Substitute "stone block" for every "stone plinth" in the material below and leave everything else as it is.
::: Data for processing
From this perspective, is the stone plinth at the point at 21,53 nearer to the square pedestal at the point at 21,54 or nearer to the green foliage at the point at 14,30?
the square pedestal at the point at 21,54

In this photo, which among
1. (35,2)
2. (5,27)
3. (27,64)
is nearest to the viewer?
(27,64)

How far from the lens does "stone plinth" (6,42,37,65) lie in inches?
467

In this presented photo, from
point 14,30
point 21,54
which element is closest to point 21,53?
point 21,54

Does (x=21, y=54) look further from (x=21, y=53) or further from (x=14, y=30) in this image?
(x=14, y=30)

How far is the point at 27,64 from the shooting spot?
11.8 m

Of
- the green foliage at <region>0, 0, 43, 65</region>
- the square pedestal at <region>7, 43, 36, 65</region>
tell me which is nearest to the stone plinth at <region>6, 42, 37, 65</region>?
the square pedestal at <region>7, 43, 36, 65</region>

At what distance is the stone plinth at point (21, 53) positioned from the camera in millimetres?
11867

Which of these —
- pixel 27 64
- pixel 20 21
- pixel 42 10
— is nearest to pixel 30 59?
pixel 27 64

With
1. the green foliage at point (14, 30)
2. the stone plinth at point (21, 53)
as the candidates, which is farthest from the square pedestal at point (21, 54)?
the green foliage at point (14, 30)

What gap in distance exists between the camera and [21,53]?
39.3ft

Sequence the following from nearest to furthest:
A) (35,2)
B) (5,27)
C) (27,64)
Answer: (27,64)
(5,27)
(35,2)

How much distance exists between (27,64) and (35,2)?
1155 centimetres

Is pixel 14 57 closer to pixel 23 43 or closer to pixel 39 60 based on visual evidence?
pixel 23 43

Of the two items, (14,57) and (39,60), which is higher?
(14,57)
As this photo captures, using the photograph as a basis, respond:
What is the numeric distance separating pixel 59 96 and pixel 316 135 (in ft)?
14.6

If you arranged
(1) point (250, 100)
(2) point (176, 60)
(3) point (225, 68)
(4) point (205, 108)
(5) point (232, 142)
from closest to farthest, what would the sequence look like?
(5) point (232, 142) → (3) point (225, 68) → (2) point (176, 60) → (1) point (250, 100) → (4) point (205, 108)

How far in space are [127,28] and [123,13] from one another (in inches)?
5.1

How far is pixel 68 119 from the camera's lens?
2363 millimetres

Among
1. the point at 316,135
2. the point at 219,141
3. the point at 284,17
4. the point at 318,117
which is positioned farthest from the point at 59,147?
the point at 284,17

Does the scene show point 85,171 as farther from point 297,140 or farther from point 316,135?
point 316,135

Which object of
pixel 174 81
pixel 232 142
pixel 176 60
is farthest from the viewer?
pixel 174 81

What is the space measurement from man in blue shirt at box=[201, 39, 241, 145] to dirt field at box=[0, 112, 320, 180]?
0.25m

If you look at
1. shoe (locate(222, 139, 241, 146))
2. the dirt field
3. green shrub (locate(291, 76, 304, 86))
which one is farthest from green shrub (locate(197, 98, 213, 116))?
::::::
• _Solution below_:
From this perspective, is the stone block at the point at 21,53 nearer to the square pedestal at the point at 21,54 or nearer to the green foliage at the point at 14,30?
the square pedestal at the point at 21,54

In this photo, which among
1. (35,2)
2. (5,27)
3. (27,64)
is nearest to the viewer?
(27,64)

How far from the lens does "stone block" (6,42,37,65) lie in inches?
467

In this presented photo, from
point 14,30
point 21,54
which element is closest to point 21,53?
point 21,54

Does (x=21, y=54) look further from (x=21, y=53) or further from (x=14, y=30) in this image?
(x=14, y=30)

How far is the point at 27,64 from the shooting spot?
11.8 m

Of
- the green foliage at <region>0, 0, 43, 65</region>
- the square pedestal at <region>7, 43, 36, 65</region>
tell me which is nearest to the stone block at <region>6, 42, 37, 65</region>?
the square pedestal at <region>7, 43, 36, 65</region>

At what distance is the stone block at point (21, 53) positioned from the camera in millimetres?
11867

Which of these —
- pixel 27 64
- pixel 20 21
- pixel 42 10
— is nearest to pixel 30 59?
pixel 27 64

With
1. the green foliage at point (14, 30)
2. the stone block at point (21, 53)
as the candidates, which is farthest from the square pedestal at point (21, 54)?
the green foliage at point (14, 30)

What gap in distance exists between the camera and [21,53]?
39.3ft

Sequence the following from nearest to furthest:
A) (35,2)
B) (5,27)
C) (27,64)
Answer: (27,64)
(5,27)
(35,2)

How much distance exists between (27,64) and (35,2)?
1155 centimetres

Is pixel 14 57 closer to pixel 23 43 or closer to pixel 39 60 based on visual evidence?
pixel 23 43

Of the two items, (14,57) and (39,60), which is higher?
(14,57)
As this photo captures, using the photograph as a basis, respond:
What is the numeric distance separating pixel 59 96 and pixel 316 135 (in ft)?
14.6

If you arranged
(1) point (250, 100)
(2) point (176, 60)
(3) point (225, 68)
(4) point (205, 108)
(5) point (232, 142)
from closest to farthest, what would the sequence look like?
(5) point (232, 142) → (3) point (225, 68) → (2) point (176, 60) → (1) point (250, 100) → (4) point (205, 108)

How far in space are [127,28] and [123,13] from one another (in inches)?
5.1

How far is pixel 68 119 from the camera's lens?
2363 millimetres

Among
1. the point at 316,135
2. the point at 219,141
3. the point at 284,17
4. the point at 318,117
which is positioned farthest from the point at 59,147?
the point at 284,17

Does the scene show point 85,171 as farther from point 297,140 or farther from point 316,135?
point 316,135

Which object of
pixel 174 81
pixel 232 142
pixel 176 60
is farthest from the viewer?
pixel 174 81

What is the space measurement from man in blue shirt at box=[201, 39, 241, 145] to dirt field at box=[0, 112, 320, 180]?
0.25m

If you look at
1. shoe (locate(222, 139, 241, 146))
2. the dirt field
3. green shrub (locate(291, 76, 304, 86))
which one is farthest from green shrub (locate(197, 98, 213, 116))?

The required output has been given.